◆ Requirement
In the entries below, filter for the word "javascript" and copy every matching line.
* * * *
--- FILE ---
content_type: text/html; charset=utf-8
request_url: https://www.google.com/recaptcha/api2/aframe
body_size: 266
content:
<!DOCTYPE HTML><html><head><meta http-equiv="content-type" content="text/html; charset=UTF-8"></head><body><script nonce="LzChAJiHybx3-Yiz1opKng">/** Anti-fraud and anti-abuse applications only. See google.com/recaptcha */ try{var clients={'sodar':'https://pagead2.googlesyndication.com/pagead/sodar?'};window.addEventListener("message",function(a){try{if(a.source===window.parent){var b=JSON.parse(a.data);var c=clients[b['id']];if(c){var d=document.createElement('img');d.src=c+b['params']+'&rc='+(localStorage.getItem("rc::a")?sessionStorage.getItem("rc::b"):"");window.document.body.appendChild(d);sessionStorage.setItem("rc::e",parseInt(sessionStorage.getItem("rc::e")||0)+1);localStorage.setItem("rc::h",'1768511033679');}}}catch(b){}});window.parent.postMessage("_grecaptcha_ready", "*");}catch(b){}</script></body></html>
* * * *
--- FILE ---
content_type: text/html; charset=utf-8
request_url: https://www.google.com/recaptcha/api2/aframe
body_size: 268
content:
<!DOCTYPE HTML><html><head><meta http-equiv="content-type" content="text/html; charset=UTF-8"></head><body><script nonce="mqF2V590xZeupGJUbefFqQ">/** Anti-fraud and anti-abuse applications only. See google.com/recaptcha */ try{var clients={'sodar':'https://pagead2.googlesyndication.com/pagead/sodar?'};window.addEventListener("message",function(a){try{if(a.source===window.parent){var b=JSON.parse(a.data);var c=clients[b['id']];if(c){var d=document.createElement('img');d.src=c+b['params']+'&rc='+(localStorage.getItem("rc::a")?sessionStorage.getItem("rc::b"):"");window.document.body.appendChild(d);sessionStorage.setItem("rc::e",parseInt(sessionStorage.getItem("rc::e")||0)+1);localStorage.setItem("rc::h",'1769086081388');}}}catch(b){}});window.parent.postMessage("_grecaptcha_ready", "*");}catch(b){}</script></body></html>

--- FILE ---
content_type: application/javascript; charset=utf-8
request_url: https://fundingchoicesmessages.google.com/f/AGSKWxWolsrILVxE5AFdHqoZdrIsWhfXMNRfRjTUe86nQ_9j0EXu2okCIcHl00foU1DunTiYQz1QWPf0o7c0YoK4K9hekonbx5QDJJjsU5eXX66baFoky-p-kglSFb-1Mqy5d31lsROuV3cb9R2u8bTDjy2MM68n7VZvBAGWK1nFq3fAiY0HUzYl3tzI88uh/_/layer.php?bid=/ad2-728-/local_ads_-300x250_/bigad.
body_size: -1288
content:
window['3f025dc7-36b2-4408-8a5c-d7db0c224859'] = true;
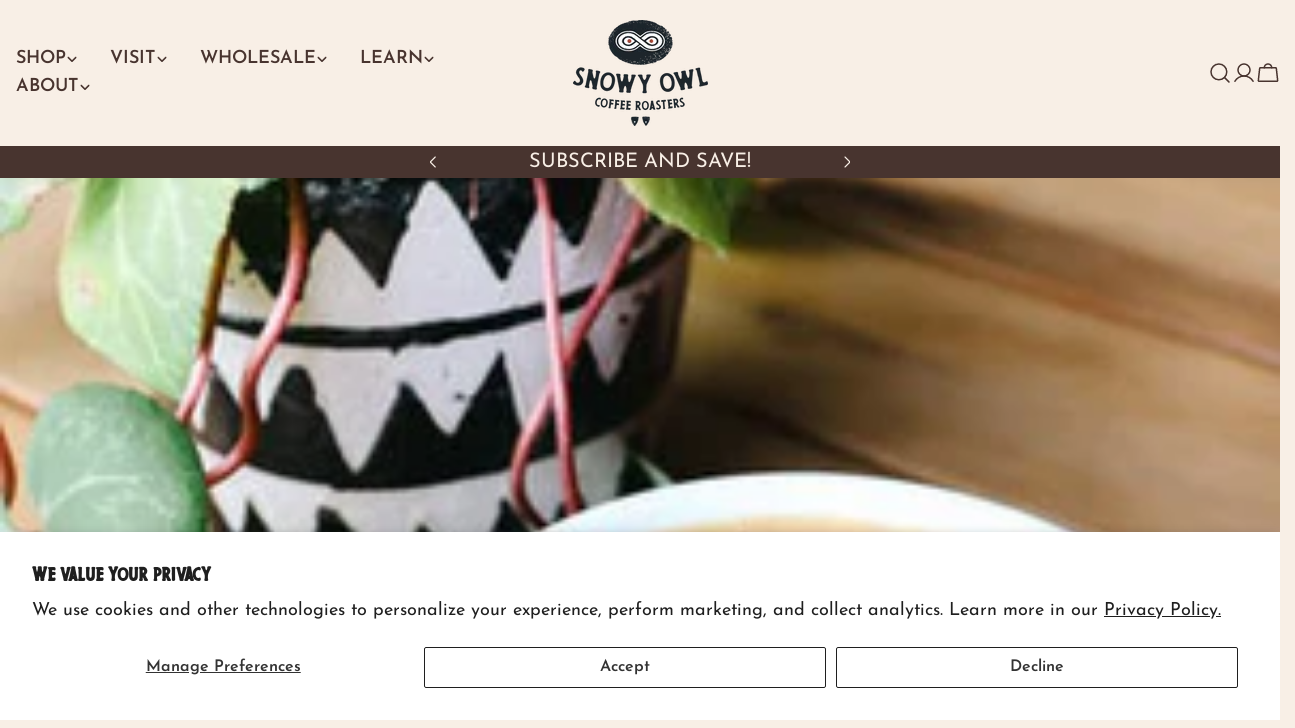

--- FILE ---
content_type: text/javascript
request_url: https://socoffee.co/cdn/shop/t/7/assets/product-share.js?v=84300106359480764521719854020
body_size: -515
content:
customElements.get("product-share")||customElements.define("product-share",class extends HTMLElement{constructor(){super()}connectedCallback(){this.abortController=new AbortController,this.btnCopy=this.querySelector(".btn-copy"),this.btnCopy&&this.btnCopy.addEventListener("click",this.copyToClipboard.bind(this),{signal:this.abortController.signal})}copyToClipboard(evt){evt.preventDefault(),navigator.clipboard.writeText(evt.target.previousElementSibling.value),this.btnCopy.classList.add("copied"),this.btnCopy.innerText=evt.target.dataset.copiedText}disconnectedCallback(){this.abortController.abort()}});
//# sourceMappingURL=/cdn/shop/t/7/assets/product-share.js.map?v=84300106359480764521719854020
* * * *
◆ Exercise output
content_type: application/javascript; charset=utf-8
content_type: text/javascript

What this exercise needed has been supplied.